EXTRACTED ENTRIES:
• • • •

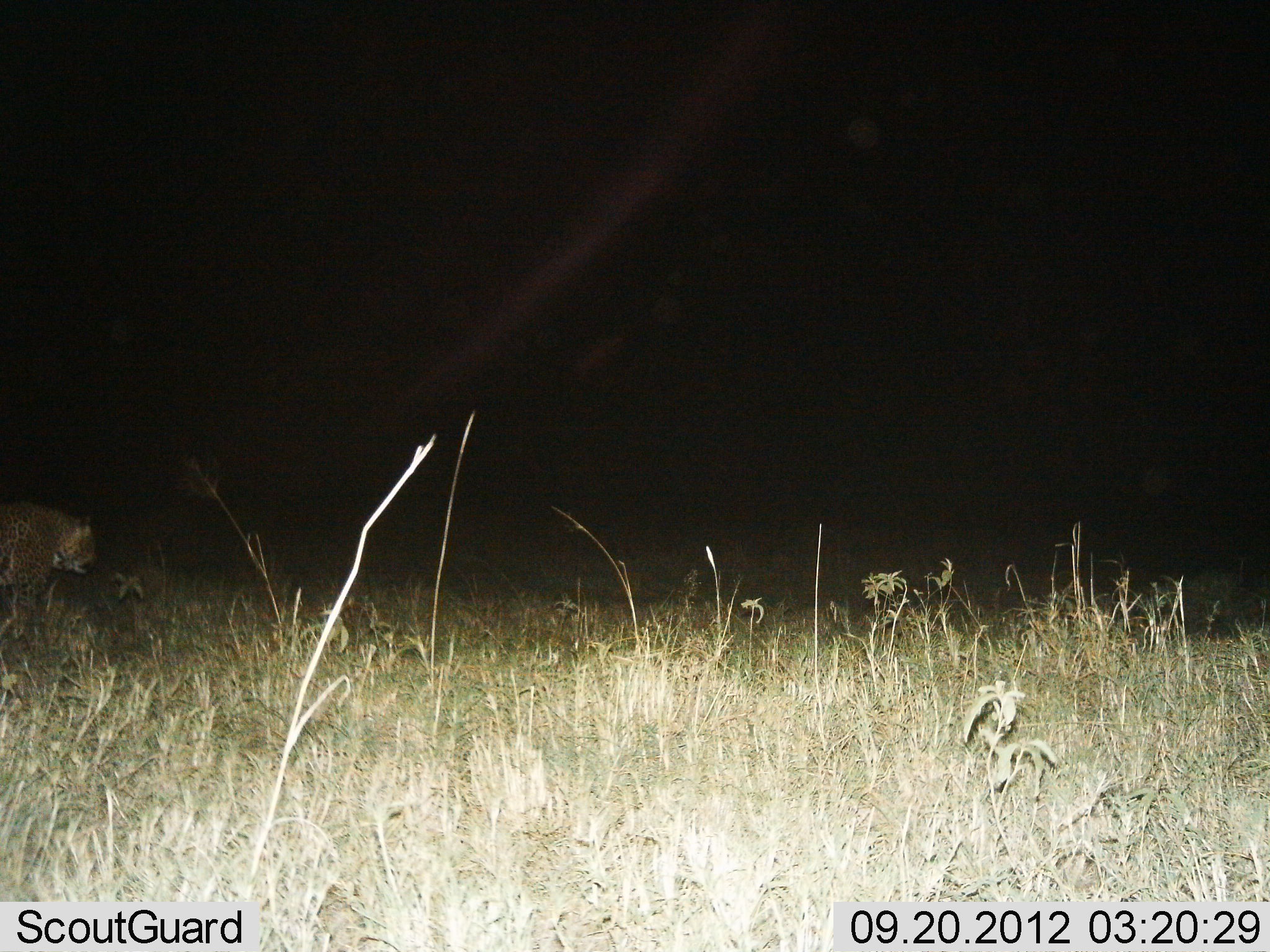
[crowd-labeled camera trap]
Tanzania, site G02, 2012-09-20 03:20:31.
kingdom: Animalia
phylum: Chordata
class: Mammalia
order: Carnivora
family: Felidae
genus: Panthera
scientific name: Panthera pardus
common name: leopard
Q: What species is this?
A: Leopard (Panthera pardus).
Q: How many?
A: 1.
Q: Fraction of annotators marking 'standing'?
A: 40%.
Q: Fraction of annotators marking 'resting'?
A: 0%.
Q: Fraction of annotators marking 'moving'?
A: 70%.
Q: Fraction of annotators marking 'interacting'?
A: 0%.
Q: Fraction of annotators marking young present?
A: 0%.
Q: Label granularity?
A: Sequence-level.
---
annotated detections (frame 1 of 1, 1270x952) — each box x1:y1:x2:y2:
animal: 0:503:97:635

• • • •

ASSIGNMENT: Could the entries be output exactly as written, but without their images?

SOLVED EXERCISE:
[crowd-labeled camera trap]
Tanzania, site G02, 2012-09-20 03:20:31.
kingdom: Animalia
phylum: Chordata
class: Mammalia
order: Carnivora
family: Felidae
genus: Panthera
scientific name: Panthera pardus
common name: leopard
Q: What species is this?
A: Leopard (Panthera pardus).
Q: How many?
A: 1.
Q: Fraction of annotators marking 'standing'?
A: 40%.
Q: Fraction of annotators marking 'resting'?
A: 0%.
Q: Fraction of annotators marking 'moving'?
A: 70%.
Q: Fraction of annotators marking 'interacting'?
A: 0%.
Q: Fraction of annotators marking young present?
A: 0%.
Q: Label granularity?
A: Sequence-level.
---
annotated detections (frame 1 of 1, 1270x952) — each box x1:y1:x2:y2:
animal: 0:503:97:635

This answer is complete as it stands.